[Problem details] Write out each of the following items word for word, leaving out the pictures.

[Provided data]
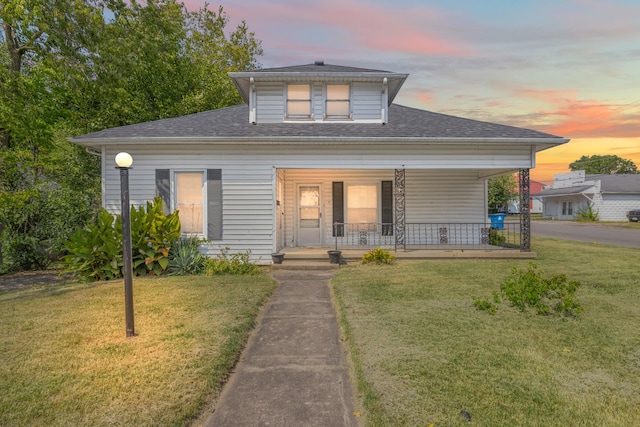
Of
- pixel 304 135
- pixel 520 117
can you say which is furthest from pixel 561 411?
pixel 520 117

[Solution for this exercise]
Of
- pixel 304 135
- pixel 520 117
can you say which is furthest from pixel 561 411?
pixel 520 117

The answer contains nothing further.